Prostate-specific antigen (PSA) density in the diagnostic algorithm of prostate cancer.

BACKGROUND: Screening for prostate cancer using prostate-specific antigen (PSA) alone leads to un-necessary biopsying and overdiagnosis. PSA density is easily accessible, but early evidence on its use for biopsy decisions was conflicting and use of PSA density is not commonly recommended in guidelines.
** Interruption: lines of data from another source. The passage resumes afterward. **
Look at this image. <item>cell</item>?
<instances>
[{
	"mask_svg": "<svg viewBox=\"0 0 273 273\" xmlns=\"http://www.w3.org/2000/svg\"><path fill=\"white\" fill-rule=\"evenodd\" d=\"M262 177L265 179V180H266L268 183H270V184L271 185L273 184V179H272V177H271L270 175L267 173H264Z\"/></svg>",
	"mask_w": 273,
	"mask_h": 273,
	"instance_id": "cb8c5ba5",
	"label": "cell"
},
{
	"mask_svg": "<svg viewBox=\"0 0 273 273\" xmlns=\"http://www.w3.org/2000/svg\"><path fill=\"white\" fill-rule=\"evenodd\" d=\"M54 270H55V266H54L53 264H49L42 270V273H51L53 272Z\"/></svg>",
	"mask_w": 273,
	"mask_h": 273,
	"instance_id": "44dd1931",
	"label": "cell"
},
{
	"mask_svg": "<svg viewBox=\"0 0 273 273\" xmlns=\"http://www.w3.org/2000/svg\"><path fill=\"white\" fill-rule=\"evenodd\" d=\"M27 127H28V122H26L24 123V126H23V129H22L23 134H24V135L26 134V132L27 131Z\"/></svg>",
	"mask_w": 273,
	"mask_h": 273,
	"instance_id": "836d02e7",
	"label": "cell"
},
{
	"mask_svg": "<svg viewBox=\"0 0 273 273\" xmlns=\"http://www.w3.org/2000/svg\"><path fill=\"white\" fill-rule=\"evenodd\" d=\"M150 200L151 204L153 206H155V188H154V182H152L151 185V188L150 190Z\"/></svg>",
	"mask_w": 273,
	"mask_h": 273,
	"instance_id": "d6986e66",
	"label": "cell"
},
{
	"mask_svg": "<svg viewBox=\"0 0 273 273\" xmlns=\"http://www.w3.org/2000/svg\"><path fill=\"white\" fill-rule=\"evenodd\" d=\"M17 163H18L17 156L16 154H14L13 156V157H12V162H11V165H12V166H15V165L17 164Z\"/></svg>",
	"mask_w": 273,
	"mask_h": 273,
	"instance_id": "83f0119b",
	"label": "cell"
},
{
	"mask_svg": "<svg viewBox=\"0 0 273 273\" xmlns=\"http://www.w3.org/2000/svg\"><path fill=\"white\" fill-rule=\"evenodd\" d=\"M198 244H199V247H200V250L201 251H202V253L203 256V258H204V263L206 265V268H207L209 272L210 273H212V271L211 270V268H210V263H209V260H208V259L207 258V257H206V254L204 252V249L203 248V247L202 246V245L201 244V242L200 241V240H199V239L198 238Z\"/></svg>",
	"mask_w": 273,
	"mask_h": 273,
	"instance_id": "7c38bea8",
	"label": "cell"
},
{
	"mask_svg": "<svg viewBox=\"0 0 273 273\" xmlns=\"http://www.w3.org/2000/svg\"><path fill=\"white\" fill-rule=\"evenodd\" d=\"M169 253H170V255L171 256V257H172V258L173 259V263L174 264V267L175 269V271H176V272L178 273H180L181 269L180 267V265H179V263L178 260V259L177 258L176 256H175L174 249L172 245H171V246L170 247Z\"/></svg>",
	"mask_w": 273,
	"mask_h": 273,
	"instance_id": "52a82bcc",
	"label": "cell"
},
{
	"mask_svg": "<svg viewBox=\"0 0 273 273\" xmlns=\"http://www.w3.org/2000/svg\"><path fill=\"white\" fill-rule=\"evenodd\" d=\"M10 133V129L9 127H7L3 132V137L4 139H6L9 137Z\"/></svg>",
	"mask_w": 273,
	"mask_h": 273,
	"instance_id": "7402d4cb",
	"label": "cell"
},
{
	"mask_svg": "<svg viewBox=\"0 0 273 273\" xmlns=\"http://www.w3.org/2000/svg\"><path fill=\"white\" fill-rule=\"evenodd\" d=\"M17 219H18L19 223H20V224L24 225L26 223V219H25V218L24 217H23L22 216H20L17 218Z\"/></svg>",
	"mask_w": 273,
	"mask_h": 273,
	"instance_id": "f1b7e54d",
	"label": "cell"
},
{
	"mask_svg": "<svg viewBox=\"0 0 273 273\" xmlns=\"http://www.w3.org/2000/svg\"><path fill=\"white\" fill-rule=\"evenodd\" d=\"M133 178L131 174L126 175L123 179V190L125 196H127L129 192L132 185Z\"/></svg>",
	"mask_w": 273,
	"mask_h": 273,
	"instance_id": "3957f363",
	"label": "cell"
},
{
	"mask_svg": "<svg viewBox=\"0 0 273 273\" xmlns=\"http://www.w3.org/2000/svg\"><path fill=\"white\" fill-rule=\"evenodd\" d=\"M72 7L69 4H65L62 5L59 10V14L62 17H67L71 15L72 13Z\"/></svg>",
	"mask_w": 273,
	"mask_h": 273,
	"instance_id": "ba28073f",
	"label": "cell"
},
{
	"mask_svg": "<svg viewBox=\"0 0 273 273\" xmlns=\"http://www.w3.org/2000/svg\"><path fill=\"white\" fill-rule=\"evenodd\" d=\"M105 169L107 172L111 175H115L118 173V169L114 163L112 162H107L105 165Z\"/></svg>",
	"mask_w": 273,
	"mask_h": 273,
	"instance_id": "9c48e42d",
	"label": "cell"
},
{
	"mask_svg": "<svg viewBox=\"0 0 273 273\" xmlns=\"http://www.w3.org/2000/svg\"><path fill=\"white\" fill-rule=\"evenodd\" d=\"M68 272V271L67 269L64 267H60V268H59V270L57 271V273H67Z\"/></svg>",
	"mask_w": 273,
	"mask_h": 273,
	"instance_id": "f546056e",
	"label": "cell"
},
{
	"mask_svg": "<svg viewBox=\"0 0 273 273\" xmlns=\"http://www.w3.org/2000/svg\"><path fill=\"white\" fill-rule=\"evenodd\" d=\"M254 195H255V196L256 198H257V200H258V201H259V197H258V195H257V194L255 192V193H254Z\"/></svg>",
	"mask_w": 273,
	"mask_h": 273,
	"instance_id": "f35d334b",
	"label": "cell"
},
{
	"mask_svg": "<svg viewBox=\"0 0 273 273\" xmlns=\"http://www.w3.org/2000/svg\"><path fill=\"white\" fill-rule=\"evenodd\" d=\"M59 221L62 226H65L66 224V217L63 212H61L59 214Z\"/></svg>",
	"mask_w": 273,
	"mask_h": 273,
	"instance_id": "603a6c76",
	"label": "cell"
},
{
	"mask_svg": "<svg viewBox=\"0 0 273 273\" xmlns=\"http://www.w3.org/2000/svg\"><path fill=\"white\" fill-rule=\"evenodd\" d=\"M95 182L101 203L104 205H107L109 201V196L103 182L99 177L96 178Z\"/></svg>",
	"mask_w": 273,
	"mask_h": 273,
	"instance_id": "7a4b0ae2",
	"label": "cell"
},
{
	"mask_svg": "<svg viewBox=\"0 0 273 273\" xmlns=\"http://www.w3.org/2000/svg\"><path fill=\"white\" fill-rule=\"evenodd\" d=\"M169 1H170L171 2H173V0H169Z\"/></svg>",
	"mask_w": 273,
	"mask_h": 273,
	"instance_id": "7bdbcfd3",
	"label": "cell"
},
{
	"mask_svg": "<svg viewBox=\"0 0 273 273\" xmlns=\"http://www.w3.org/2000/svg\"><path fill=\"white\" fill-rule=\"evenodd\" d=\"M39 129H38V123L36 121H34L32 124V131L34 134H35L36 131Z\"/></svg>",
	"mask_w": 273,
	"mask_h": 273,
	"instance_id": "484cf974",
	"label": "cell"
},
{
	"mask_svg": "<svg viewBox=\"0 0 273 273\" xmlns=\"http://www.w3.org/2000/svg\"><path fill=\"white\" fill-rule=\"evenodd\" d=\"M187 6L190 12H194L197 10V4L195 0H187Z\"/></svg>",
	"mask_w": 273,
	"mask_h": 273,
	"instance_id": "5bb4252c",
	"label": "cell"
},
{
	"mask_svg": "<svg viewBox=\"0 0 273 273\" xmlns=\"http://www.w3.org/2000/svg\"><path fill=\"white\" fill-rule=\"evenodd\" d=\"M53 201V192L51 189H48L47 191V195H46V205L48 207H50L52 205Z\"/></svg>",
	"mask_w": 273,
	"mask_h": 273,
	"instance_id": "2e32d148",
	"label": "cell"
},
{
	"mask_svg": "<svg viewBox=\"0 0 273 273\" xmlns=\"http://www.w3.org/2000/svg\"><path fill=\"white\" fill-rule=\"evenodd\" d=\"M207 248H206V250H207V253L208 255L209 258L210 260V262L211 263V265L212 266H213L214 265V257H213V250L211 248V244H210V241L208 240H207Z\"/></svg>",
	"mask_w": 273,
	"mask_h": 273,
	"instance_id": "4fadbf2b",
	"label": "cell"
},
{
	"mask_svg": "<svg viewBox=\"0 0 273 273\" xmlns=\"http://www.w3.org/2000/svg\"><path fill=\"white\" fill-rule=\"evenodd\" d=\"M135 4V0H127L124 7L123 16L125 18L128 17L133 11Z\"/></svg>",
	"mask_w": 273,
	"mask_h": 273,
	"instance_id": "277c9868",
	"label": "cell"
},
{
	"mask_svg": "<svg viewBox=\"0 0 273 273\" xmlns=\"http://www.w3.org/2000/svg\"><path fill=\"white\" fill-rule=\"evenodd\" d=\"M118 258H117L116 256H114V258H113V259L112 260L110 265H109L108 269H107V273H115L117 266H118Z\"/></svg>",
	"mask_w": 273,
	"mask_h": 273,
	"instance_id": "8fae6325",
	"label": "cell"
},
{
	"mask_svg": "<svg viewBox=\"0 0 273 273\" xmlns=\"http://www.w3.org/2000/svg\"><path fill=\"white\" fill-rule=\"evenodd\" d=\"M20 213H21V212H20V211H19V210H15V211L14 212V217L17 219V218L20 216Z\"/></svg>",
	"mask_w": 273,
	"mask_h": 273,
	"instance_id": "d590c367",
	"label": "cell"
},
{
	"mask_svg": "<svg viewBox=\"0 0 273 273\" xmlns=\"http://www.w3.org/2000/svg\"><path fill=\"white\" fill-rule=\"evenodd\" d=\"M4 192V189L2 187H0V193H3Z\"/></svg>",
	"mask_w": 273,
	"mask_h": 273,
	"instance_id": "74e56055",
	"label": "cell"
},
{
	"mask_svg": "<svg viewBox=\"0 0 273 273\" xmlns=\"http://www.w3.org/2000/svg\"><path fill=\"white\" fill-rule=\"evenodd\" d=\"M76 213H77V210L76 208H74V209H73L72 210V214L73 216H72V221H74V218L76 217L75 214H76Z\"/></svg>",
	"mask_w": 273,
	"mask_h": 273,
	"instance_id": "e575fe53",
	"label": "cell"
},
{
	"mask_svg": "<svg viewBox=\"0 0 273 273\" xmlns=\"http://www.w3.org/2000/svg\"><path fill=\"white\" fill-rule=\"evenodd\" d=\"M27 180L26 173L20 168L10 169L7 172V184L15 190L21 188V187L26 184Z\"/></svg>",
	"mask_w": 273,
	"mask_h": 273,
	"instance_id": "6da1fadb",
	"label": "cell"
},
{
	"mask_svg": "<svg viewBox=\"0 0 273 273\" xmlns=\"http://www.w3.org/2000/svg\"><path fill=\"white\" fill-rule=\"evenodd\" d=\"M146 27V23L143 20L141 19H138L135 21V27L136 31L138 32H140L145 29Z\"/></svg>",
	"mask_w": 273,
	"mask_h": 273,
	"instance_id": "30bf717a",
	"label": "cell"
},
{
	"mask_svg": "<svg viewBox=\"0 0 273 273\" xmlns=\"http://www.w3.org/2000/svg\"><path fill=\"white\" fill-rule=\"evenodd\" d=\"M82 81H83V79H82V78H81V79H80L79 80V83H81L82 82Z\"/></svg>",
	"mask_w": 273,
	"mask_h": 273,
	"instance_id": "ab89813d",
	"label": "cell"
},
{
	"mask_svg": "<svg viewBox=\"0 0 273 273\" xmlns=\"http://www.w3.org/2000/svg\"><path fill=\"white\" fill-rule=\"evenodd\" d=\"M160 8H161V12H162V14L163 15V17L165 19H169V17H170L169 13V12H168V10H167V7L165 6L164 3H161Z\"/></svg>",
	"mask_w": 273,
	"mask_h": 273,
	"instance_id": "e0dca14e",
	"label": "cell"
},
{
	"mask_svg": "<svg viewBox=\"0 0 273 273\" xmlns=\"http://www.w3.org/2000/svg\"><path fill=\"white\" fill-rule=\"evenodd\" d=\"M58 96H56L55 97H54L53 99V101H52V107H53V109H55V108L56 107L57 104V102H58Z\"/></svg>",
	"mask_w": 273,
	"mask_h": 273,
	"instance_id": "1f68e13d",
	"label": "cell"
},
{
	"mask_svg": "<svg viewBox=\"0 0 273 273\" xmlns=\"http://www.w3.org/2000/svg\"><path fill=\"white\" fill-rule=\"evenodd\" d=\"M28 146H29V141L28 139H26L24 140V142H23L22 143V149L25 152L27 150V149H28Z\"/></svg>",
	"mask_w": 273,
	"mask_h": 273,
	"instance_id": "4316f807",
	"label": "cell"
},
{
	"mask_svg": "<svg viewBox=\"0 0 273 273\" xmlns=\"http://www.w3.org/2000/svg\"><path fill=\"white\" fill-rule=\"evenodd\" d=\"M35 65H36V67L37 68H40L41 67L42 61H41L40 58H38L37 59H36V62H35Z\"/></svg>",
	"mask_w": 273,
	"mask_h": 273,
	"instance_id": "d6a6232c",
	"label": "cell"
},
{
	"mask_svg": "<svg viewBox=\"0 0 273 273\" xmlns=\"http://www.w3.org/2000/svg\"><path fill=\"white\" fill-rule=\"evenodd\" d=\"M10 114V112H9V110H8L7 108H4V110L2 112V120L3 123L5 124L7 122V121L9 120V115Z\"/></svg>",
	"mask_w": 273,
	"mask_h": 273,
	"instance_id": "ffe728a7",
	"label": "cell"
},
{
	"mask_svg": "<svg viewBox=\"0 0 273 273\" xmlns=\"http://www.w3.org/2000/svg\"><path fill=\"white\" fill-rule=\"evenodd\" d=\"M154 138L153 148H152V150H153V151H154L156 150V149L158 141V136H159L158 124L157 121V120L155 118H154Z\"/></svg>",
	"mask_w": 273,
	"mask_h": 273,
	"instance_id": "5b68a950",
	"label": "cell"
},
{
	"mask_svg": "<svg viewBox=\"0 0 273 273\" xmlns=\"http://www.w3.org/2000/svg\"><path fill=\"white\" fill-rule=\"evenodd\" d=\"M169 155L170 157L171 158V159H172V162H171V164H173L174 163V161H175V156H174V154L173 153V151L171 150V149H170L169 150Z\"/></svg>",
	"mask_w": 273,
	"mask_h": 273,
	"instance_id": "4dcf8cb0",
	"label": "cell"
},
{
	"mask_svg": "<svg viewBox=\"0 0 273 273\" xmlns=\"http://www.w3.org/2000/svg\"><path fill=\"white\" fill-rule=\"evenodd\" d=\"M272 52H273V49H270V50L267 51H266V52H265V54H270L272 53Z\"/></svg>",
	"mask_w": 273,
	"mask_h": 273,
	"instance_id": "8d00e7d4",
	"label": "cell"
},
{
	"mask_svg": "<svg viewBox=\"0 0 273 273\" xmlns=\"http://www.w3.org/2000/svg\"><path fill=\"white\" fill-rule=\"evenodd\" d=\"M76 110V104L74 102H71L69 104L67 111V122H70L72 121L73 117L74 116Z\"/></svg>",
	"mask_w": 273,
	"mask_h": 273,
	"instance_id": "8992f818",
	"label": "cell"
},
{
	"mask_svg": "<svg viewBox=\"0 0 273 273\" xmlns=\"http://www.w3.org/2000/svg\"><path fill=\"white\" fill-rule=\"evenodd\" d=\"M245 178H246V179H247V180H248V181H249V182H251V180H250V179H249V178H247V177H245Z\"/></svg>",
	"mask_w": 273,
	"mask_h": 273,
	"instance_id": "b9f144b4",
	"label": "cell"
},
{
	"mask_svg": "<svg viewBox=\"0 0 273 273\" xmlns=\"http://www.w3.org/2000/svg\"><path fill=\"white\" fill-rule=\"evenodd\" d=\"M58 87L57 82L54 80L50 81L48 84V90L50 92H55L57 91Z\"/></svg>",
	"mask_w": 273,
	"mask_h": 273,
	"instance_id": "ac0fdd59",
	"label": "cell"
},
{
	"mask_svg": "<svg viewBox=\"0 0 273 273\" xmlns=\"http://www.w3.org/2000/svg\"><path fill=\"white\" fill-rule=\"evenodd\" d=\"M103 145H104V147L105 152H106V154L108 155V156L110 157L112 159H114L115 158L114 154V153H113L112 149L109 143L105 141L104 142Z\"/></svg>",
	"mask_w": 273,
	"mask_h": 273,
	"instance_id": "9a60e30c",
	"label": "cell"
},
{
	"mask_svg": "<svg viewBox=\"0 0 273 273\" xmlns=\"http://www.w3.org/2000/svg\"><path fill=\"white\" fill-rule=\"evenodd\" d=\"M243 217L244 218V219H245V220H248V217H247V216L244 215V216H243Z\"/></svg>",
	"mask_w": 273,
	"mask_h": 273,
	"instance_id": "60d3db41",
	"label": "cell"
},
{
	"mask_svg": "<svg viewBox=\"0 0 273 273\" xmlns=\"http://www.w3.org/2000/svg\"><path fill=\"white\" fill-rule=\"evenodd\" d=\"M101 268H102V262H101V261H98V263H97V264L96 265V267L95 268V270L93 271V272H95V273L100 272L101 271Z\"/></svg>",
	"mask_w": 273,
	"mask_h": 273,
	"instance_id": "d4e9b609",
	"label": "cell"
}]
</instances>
METHODS: We analyzed biopsy outcomes in 5291 men in the population-based STHLM3 study with PSA ≥ 3 ng/ml and ultrasound-guided prostate volume measurements by using percentages and regression models. PSA density was calculated as total PSA (ng/ml) divided by prostate volume (ml). Main endpoint was clinically significant cancer (csPCa) defined as Gleason Score ≥ 7.

RESULTS: The median PSA-density was 0.10 ng/ml2 (IQR 0.075-0.14). PSA-density was associated with the risk of finding csPCa both with and without adjusting for the additional clinical information age, family history, previous biopsies, total PSA and free/total PSA (OR 1.06; 95% CI:1.05-1.07 and OR 1.07, 95% CI 1.06-1.08). Discrimination for csPCa was better when PSA density was added to a model with additional clinical information (AUC 0.75 vs. 0.73, P < 0.05). The proportion of men with Gleason Score 6 (ISUP 1) was similar across stratas of PSA-density. Omitting prostate biopsy for men with PSA-density ≤0.07 ng/ml2 would save 19.7% of biopsy procedures, while missing 6.9% of csPCa. PSA-density cutoffs of 0.10 ng/ml2 and 0.15 ng/ml2 resulted in detection of 77% (729/947) and 49% (461/947) of Gleason Score ≥7 tumors.

CONCLUSIONS: PSA-density might inform biopsy decisions, and spare some men from the morbidity associated with a prostate biopsy and diagnosis of low-grade prostate cancer.